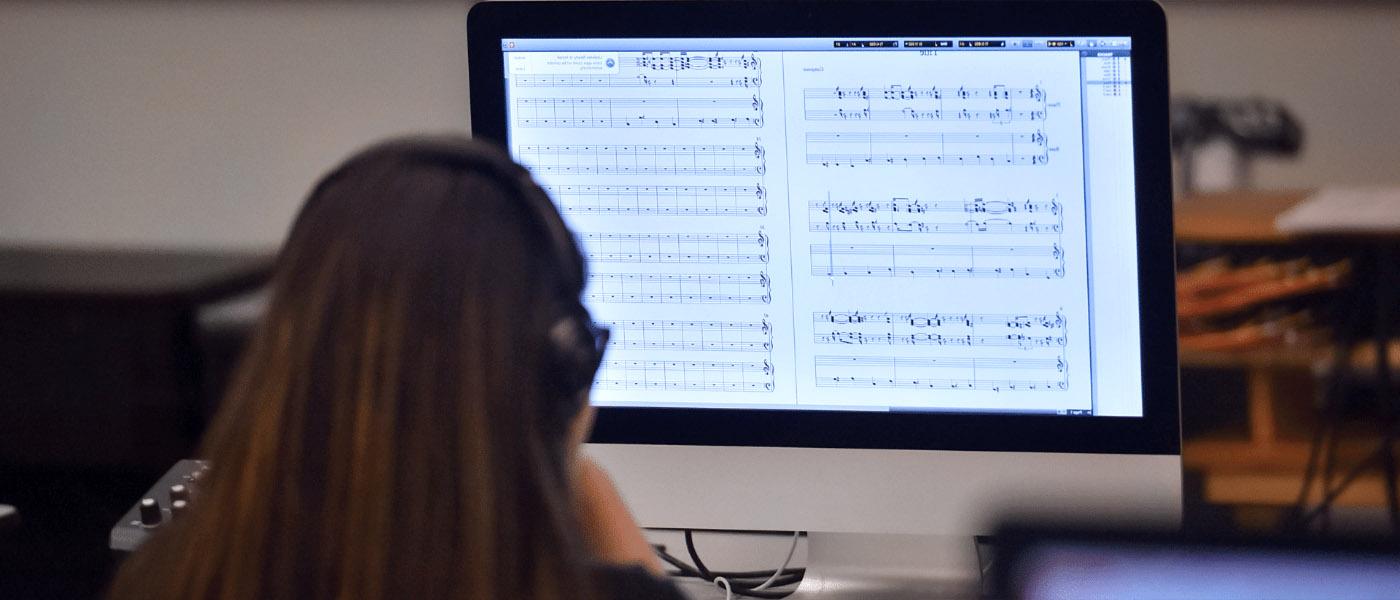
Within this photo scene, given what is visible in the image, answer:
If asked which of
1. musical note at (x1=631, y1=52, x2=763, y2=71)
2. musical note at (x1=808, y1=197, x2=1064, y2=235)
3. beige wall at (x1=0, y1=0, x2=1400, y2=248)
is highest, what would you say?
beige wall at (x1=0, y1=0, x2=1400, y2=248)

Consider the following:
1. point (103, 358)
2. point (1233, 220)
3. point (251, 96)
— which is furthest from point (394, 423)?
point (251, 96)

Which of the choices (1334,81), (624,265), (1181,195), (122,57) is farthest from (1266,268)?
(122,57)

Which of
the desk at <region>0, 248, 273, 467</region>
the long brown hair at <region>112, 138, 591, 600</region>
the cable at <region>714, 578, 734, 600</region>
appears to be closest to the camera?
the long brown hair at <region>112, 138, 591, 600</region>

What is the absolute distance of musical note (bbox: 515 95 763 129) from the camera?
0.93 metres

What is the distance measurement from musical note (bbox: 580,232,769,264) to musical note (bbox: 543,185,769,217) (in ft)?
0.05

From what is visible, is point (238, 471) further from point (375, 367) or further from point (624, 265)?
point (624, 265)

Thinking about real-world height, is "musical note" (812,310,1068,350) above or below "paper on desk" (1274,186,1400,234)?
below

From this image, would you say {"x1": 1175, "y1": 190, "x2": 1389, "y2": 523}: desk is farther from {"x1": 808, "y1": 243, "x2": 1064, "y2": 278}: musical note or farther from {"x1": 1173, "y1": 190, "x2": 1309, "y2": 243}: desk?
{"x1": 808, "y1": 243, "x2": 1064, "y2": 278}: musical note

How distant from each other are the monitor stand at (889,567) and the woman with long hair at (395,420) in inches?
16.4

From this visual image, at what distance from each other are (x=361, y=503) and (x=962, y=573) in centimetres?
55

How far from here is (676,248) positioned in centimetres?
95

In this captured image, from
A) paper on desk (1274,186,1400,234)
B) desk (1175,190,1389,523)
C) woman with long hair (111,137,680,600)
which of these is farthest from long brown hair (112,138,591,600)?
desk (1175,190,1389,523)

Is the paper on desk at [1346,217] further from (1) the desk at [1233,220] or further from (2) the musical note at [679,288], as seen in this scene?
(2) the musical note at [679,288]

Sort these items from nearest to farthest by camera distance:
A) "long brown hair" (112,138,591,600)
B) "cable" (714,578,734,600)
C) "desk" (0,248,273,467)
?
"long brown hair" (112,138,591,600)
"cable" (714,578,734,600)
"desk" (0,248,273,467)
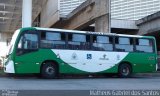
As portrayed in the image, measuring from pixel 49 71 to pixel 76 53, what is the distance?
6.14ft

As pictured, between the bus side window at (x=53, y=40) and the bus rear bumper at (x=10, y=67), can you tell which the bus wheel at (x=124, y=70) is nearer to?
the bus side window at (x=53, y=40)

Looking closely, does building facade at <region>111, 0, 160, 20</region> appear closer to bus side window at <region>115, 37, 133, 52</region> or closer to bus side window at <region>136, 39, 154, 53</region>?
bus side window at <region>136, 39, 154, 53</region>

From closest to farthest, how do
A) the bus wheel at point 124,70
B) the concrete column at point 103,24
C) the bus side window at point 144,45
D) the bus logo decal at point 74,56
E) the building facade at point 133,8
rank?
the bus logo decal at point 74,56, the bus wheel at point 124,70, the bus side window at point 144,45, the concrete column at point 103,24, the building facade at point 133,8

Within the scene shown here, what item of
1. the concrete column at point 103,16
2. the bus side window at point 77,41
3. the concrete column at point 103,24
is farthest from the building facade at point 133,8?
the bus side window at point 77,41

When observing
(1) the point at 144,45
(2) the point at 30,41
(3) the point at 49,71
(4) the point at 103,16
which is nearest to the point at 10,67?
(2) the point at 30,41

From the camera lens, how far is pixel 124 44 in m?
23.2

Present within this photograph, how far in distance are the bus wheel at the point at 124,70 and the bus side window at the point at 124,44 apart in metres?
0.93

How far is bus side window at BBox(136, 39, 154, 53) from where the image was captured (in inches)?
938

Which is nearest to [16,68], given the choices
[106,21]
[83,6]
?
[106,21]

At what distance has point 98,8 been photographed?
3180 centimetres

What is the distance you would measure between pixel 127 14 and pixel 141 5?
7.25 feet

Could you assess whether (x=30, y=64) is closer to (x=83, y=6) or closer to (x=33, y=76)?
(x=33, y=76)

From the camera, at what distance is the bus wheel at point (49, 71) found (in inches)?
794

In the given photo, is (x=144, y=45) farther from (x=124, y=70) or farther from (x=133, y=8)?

___

Short exercise:
Swap every "camera" in the listing above for "observer" and reproduce it with nothing else altered. Leave out the pictures.

Answer below:
Within this photo scene, given what is visible in the image, answer:
If asked which of
1. musical note at (x1=631, y1=52, x2=763, y2=71)
2. musical note at (x1=808, y1=197, x2=1064, y2=235)
3. beige wall at (x1=0, y1=0, x2=1400, y2=248)
is highest, what would you say?
beige wall at (x1=0, y1=0, x2=1400, y2=248)

Consider the following:
1. point (103, 358)
2. point (1233, 220)
3. point (251, 96)
— which is furthest from point (394, 423)?
point (251, 96)

Which of the choices (1334,81), (624,265), (1181,195), (122,57) is farthest from (1266,268)?
(122,57)

Which of
the desk at <region>0, 248, 273, 467</region>
the long brown hair at <region>112, 138, 591, 600</region>
the cable at <region>714, 578, 734, 600</region>
appears to be closest to the observer?
the long brown hair at <region>112, 138, 591, 600</region>

What is the absolute distance of musical note (bbox: 515 95 763 129) from the observer?
0.93 metres

What is the distance measurement from musical note (bbox: 580,232,769,264) to musical note (bbox: 543,185,769,217) (in ft)?
0.05

From what is visible, is point (238, 471) further from point (375, 367) or further from point (624, 265)?
point (624, 265)

Thinking about real-world height, is "musical note" (812,310,1068,350) above or below "paper on desk" (1274,186,1400,234)?
below

From this image, would you say {"x1": 1175, "y1": 190, "x2": 1389, "y2": 523}: desk is farther from {"x1": 808, "y1": 243, "x2": 1064, "y2": 278}: musical note or farther from {"x1": 1173, "y1": 190, "x2": 1309, "y2": 243}: desk?
{"x1": 808, "y1": 243, "x2": 1064, "y2": 278}: musical note

How distant from each other are the monitor stand at (889,567) and the woman with long hair at (395,420) in inches?
16.4

From this visual image, at what distance from each other are (x=361, y=503) and (x=962, y=573) in centimetres?
55

How far from here is (676,248) positioned in centimetres?
95

In this captured image, from
A) paper on desk (1274,186,1400,234)
B) desk (1175,190,1389,523)
C) woman with long hair (111,137,680,600)
which of these is farthest from long brown hair (112,138,591,600)?
desk (1175,190,1389,523)

Is the paper on desk at [1346,217] further from (1) the desk at [1233,220] or further from (2) the musical note at [679,288], as seen in this scene?
(2) the musical note at [679,288]

Sort these items from nearest to farthest by observer distance:
A) "long brown hair" (112,138,591,600)
B) "cable" (714,578,734,600)
C) "desk" (0,248,273,467)
?
"long brown hair" (112,138,591,600)
"cable" (714,578,734,600)
"desk" (0,248,273,467)
As portrayed in the image, measuring from pixel 49 71 to pixel 76 53, what is the distance?
6.14ft

As pictured, between the bus side window at (x=53, y=40) and the bus rear bumper at (x=10, y=67), can you tell which the bus wheel at (x=124, y=70) is nearer to?
the bus side window at (x=53, y=40)

Looking closely, does building facade at <region>111, 0, 160, 20</region> appear closer to bus side window at <region>115, 37, 133, 52</region> or closer to bus side window at <region>136, 39, 154, 53</region>?
bus side window at <region>136, 39, 154, 53</region>

From closest to farthest, how do
A) the bus wheel at point 124,70
B) the concrete column at point 103,24
C) the bus side window at point 144,45
D) the bus logo decal at point 74,56
E) the building facade at point 133,8
rank?
the bus logo decal at point 74,56, the bus wheel at point 124,70, the bus side window at point 144,45, the concrete column at point 103,24, the building facade at point 133,8

Within the scene shown here, what item of
1. the concrete column at point 103,16
2. the bus side window at point 77,41
3. the concrete column at point 103,24
is farthest from the building facade at point 133,8?
the bus side window at point 77,41

When observing
(1) the point at 144,45
(2) the point at 30,41
(3) the point at 49,71
(4) the point at 103,16
which is nearest to the point at 10,67?
(2) the point at 30,41

From the observer lens, how far is pixel 124 44 in m?
23.2

Present within this photograph, how far in distance are the bus wheel at the point at 124,70 and the bus side window at the point at 124,44 apart in metres?
0.93

How far is bus side window at BBox(136, 39, 154, 53) from where the image was captured (in inches)?
938

Which is nearest to [16,68], given the choices
[106,21]
[83,6]
?
[106,21]

At what distance has point 98,8 been photographed?
3180 centimetres

What is the distance you would measure between pixel 127 14 and pixel 141 5?
7.25 feet

Could you assess whether (x=30, y=64) is closer to (x=83, y=6) or closer to (x=33, y=76)?
(x=33, y=76)

From the observer, at what distance is the bus wheel at point (49, 71) found (in inches)?
794

In the given photo, is (x=144, y=45) farther from (x=124, y=70) or farther from (x=133, y=8)?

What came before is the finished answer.